Output each line of the entries below word for word, and leave out the pictures.

Spatial questions about scenes:
○ ○ ○

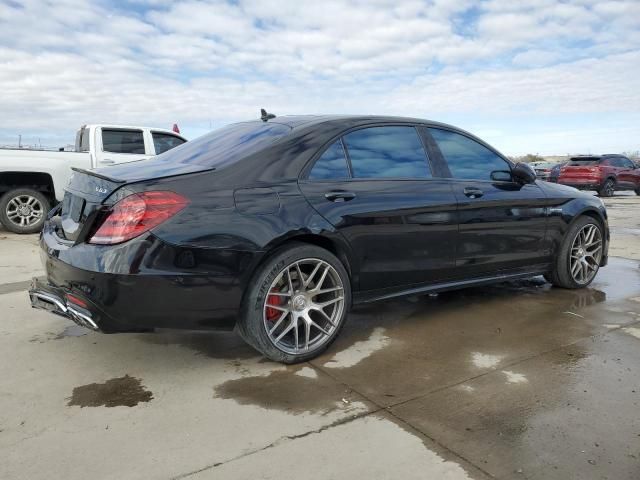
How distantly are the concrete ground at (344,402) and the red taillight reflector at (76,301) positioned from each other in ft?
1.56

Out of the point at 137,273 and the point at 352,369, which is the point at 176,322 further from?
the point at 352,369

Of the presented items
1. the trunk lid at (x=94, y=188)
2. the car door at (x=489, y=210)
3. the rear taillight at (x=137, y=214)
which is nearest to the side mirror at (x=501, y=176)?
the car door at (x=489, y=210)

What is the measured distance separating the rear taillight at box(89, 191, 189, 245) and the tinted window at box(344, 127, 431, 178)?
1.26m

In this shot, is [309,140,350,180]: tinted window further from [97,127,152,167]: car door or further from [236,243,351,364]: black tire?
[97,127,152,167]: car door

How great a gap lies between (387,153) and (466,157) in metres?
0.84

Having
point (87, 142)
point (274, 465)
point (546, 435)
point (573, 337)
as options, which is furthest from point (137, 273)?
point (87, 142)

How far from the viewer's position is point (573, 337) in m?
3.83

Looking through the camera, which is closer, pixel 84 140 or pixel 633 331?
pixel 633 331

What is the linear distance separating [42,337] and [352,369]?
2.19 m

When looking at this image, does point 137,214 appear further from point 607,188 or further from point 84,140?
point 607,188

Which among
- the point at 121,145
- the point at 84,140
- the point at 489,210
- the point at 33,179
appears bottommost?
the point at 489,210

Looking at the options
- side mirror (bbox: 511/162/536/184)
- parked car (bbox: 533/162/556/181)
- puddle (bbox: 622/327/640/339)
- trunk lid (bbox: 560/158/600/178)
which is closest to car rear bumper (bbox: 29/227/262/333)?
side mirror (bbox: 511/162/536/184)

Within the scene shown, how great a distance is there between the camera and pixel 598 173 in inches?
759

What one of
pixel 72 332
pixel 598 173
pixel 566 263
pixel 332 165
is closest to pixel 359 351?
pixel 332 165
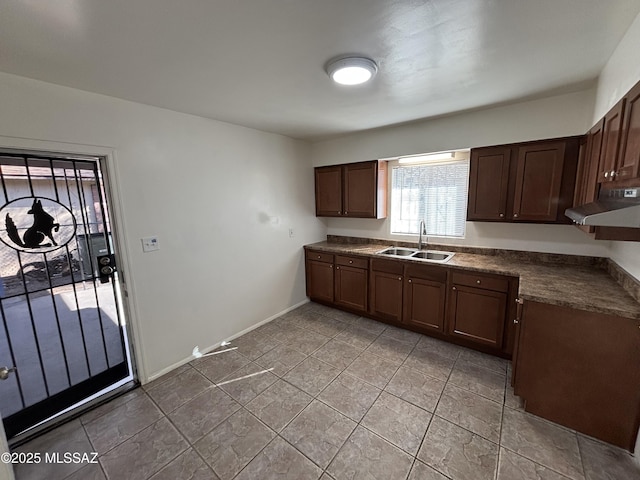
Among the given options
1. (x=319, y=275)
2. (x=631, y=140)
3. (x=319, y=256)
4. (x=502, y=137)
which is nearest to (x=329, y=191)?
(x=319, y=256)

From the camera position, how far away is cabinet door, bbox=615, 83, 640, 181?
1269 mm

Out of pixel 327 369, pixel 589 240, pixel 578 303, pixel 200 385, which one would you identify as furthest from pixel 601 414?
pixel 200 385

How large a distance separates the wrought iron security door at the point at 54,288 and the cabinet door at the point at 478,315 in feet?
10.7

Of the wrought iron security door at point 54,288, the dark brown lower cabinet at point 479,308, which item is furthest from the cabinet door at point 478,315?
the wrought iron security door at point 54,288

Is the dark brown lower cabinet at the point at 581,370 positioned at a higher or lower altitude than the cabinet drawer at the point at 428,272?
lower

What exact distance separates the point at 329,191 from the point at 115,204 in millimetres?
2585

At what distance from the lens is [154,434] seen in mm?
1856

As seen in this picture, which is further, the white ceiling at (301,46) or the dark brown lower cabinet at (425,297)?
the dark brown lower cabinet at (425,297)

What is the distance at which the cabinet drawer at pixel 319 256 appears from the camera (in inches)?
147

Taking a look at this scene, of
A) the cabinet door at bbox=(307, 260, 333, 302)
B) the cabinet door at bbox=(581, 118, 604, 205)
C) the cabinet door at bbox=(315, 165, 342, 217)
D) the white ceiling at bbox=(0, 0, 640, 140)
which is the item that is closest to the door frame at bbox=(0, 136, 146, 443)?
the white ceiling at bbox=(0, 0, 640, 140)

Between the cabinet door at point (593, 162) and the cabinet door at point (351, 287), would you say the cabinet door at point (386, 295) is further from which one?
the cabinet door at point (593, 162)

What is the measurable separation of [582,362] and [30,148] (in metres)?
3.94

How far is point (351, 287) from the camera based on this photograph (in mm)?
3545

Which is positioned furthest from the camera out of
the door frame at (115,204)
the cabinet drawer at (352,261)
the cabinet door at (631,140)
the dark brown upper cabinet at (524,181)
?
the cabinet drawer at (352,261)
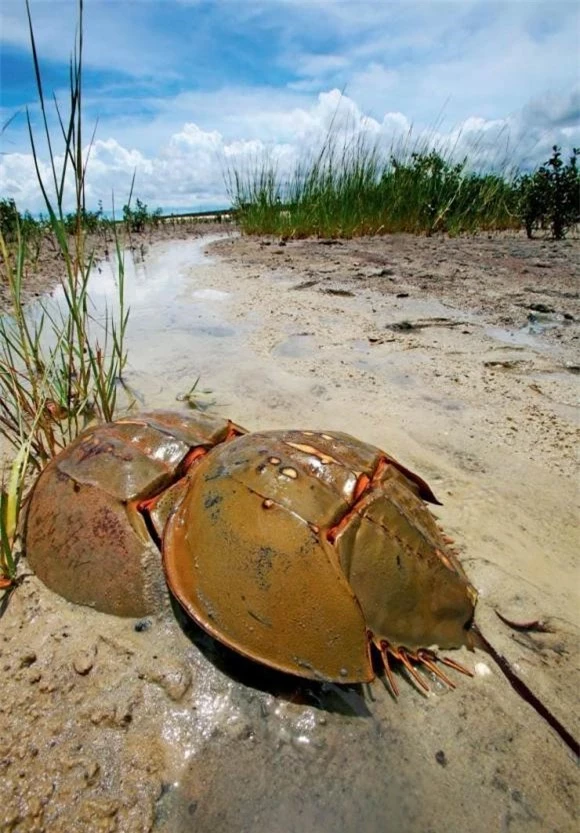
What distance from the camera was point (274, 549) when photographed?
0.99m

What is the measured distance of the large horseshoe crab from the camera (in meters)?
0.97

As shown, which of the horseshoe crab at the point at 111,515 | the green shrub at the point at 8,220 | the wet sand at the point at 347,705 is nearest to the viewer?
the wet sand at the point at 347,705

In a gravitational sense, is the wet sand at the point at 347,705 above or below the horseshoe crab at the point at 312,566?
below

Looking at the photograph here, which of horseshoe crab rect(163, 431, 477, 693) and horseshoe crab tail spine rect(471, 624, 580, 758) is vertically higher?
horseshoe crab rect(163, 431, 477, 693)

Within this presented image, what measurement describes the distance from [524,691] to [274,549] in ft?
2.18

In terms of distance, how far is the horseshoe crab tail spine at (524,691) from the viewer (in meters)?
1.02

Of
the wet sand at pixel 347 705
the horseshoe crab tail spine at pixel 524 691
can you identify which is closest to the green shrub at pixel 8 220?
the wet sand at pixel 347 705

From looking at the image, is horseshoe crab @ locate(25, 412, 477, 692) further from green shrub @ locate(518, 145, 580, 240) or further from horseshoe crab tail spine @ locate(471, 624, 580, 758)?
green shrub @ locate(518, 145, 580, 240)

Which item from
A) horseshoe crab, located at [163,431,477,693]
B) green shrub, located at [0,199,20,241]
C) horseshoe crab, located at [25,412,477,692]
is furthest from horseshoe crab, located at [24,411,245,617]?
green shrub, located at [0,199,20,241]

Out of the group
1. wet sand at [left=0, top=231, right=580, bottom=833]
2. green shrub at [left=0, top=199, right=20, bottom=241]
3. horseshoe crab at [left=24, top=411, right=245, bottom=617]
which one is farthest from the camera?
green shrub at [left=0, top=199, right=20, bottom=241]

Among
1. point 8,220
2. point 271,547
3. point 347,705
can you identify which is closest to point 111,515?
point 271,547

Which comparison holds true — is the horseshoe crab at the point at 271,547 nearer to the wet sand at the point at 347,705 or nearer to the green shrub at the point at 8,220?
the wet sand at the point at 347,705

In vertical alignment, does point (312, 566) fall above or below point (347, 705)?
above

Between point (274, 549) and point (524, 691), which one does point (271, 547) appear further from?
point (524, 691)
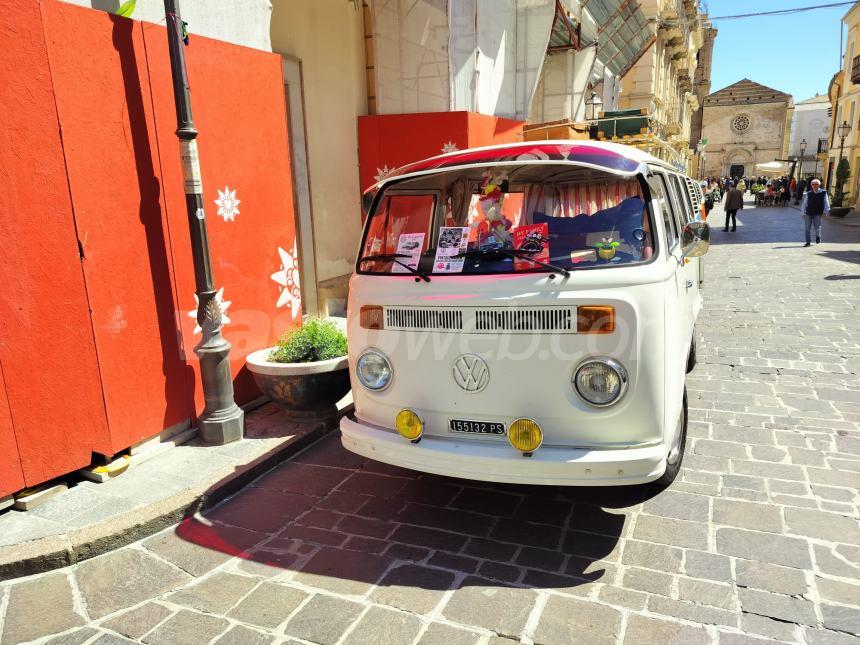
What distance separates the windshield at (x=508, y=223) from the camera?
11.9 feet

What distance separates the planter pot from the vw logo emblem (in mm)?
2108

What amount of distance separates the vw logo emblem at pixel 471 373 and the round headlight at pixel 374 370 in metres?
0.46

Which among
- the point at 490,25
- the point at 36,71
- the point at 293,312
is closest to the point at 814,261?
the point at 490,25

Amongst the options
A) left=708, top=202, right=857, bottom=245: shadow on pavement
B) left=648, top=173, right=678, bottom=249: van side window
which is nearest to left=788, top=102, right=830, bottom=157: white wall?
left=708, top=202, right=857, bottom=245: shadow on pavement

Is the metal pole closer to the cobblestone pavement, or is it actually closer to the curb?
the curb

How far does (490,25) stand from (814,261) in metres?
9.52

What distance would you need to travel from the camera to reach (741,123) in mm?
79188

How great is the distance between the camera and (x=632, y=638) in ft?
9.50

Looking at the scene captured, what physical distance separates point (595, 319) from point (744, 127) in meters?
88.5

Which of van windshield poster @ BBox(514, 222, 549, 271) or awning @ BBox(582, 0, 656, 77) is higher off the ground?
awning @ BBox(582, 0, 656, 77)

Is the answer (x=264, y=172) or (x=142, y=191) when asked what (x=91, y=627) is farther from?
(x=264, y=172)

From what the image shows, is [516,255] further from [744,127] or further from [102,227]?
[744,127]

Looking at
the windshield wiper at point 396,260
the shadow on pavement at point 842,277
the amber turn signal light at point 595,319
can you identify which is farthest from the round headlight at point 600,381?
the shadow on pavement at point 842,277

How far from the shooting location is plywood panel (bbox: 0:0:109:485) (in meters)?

○ ○ ○

◆ **ANSWER FOR THIS EXERCISE**
How distantly are the concrete ground at (344,402) and the red taillight reflector at (76,301) positioned from each other in ft?
1.56

Out of the point at 137,273 and the point at 352,369, which is the point at 176,322 further from?
the point at 352,369

Of the presented items
1. the trunk lid at (x=94, y=188)
2. the car door at (x=489, y=210)
3. the rear taillight at (x=137, y=214)
which is nearest to the side mirror at (x=501, y=176)?
the car door at (x=489, y=210)

What is the measured distance separating the rear taillight at box(89, 191, 189, 245) and the tinted window at box(344, 127, 431, 178)?
1.26m

In this shot, is [309,140,350,180]: tinted window further from [97,127,152,167]: car door or further from [236,243,351,364]: black tire?
[97,127,152,167]: car door

How great a gap lies between (387,153) and (466,157) in metres?
0.84

Having
point (87, 142)
point (274, 465)
point (546, 435)
point (573, 337)
as options, which is furthest from point (137, 273)?
point (87, 142)

How far from the viewer's position is point (573, 337) in m?
3.83

Looking through the camera, which is closer, pixel 84 140 or pixel 633 331?
pixel 633 331

What is the linear distance separating [42,337] and [352,369]?
2.19 m

When looking at this image, does point 137,214 appear further from point 607,188 or further from point 84,140?
point 607,188

Which among
- the point at 121,145
- the point at 84,140
- the point at 489,210
- the point at 33,179
appears bottommost?
the point at 489,210

Looking at the options
- side mirror (bbox: 511/162/536/184)
- parked car (bbox: 533/162/556/181)
- puddle (bbox: 622/327/640/339)
- trunk lid (bbox: 560/158/600/178)
which is closest to car rear bumper (bbox: 29/227/262/333)?
side mirror (bbox: 511/162/536/184)

Within the scene shown, how great a distance is there between the camera and pixel 598 173 in inches?
759

What one of
pixel 72 332
pixel 598 173
pixel 566 263
pixel 332 165
is closest to pixel 359 351?
pixel 332 165
Among the given options
1. (x=319, y=275)
2. (x=631, y=140)
3. (x=319, y=256)
4. (x=502, y=137)
which is nearest to (x=329, y=191)?
(x=319, y=256)

From the camera position, how far away is cabinet door, bbox=615, 83, 640, 181?
1269 mm

Out of pixel 327 369, pixel 589 240, pixel 578 303, pixel 200 385, which one would you identify as furthest from pixel 601 414?
pixel 200 385

How large a distance separates the wrought iron security door at the point at 54,288 and the cabinet door at the point at 478,315 in feet?
10.7

Of the wrought iron security door at point 54,288, the dark brown lower cabinet at point 479,308, which item is furthest from the cabinet door at point 478,315?
the wrought iron security door at point 54,288

Is the dark brown lower cabinet at the point at 581,370 positioned at a higher or lower altitude than the cabinet drawer at the point at 428,272?
lower

What exact distance separates the point at 329,191 from the point at 115,204 in millimetres?
2585

At what distance from the lens is [154,434] seen in mm?
1856

As seen in this picture, which is further, the white ceiling at (301,46) or the dark brown lower cabinet at (425,297)?
the dark brown lower cabinet at (425,297)

What is the distance at which the cabinet drawer at pixel 319 256 appears from the camera (in inches)?
147

Taking a look at this scene, of
A) the cabinet door at bbox=(307, 260, 333, 302)
B) the cabinet door at bbox=(581, 118, 604, 205)
C) the cabinet door at bbox=(315, 165, 342, 217)
D) the white ceiling at bbox=(0, 0, 640, 140)
which is the item that is closest to the door frame at bbox=(0, 136, 146, 443)?
the white ceiling at bbox=(0, 0, 640, 140)

Between the cabinet door at point (593, 162) and the cabinet door at point (351, 287), would you say the cabinet door at point (386, 295) is further from which one?
the cabinet door at point (593, 162)

What is the measurable separation of [582,362] and [30,148] (in metres)?
3.94

How far is point (351, 287) from the camera based on this photograph (in mm)?
3545

Which is positioned furthest from the camera out of
the door frame at (115,204)
the cabinet drawer at (352,261)
the cabinet door at (631,140)
the dark brown upper cabinet at (524,181)
?
the cabinet drawer at (352,261)
What distance from the camera was point (274, 549) when photographed?
0.99m

What is the measured distance of the large horseshoe crab from the camera (in meters)?
0.97

As shown, which of the horseshoe crab at the point at 111,515 | the green shrub at the point at 8,220 | the wet sand at the point at 347,705 is nearest to the viewer?
the wet sand at the point at 347,705

In a gravitational sense, is the wet sand at the point at 347,705 above or below the horseshoe crab at the point at 312,566?
below

Looking at the photograph here, which of horseshoe crab rect(163, 431, 477, 693) and horseshoe crab tail spine rect(471, 624, 580, 758) is vertically higher?
horseshoe crab rect(163, 431, 477, 693)

Within this presented image, what measurement describes the distance from [524,691] to [274,549] in ft?
2.18

In terms of distance, how far is the horseshoe crab tail spine at (524,691) from the viewer (in meters)?
1.02

Of
the wet sand at pixel 347 705
the horseshoe crab tail spine at pixel 524 691
can you identify which is closest to the green shrub at pixel 8 220?
the wet sand at pixel 347 705

From looking at the image, is horseshoe crab @ locate(25, 412, 477, 692) further from green shrub @ locate(518, 145, 580, 240) or further from horseshoe crab tail spine @ locate(471, 624, 580, 758)?
green shrub @ locate(518, 145, 580, 240)

Which item from
A) horseshoe crab, located at [163,431,477,693]
B) green shrub, located at [0,199,20,241]
C) horseshoe crab, located at [25,412,477,692]
is furthest from horseshoe crab, located at [24,411,245,617]?
green shrub, located at [0,199,20,241]

Out of the group
1. wet sand at [left=0, top=231, right=580, bottom=833]
2. green shrub at [left=0, top=199, right=20, bottom=241]
3. horseshoe crab at [left=24, top=411, right=245, bottom=617]
which one is farthest from the camera?
green shrub at [left=0, top=199, right=20, bottom=241]

Among
1. point 8,220
2. point 271,547
3. point 347,705
can you identify which is closest to point 111,515?
point 271,547

Which comparison holds true — is the horseshoe crab at the point at 271,547 nearer to the wet sand at the point at 347,705 or nearer to the green shrub at the point at 8,220?
the wet sand at the point at 347,705

In vertical alignment, does point (312, 566) fall above or below point (347, 705)?
above

Between point (274, 549) and point (524, 691), which one does point (271, 547) appear further from?
point (524, 691)
What distance separates the windshield at (x=508, y=223) from the camera?
11.9 feet

What distance separates the planter pot from the vw logo emblem (in mm)?
2108

What amount of distance separates the vw logo emblem at pixel 471 373 and the round headlight at pixel 374 370 in metres?
0.46

Which among
- the point at 490,25
- the point at 36,71
- the point at 293,312
is closest to the point at 814,261?
the point at 490,25

Amongst the options
A) left=708, top=202, right=857, bottom=245: shadow on pavement
B) left=648, top=173, right=678, bottom=249: van side window
which is nearest to left=788, top=102, right=830, bottom=157: white wall?
left=708, top=202, right=857, bottom=245: shadow on pavement

Is the metal pole closer to the cobblestone pavement, or is it actually closer to the curb?
the curb

How far does (490,25) stand from (814,261) in metres?
9.52

What distance would you need to travel from the camera to reach (741,123) in mm?
79188

How great is the distance between the camera and (x=632, y=638) in ft?
9.50

Looking at the scene captured, what physical distance separates point (595, 319) from point (744, 127) in meters?
88.5

Which of van windshield poster @ BBox(514, 222, 549, 271) or awning @ BBox(582, 0, 656, 77) is higher off the ground?
awning @ BBox(582, 0, 656, 77)

Is the answer (x=264, y=172) or (x=142, y=191) when asked what (x=91, y=627) is farther from?
(x=264, y=172)

From what the image shows, is [516,255] further from [744,127] or further from [102,227]?
[744,127]

Looking at
the windshield wiper at point 396,260
the shadow on pavement at point 842,277
the amber turn signal light at point 595,319
can you identify which is farthest from the round headlight at point 600,381?
the shadow on pavement at point 842,277

How far from the shooting location is plywood panel (bbox: 0:0:109:485) (in meters)?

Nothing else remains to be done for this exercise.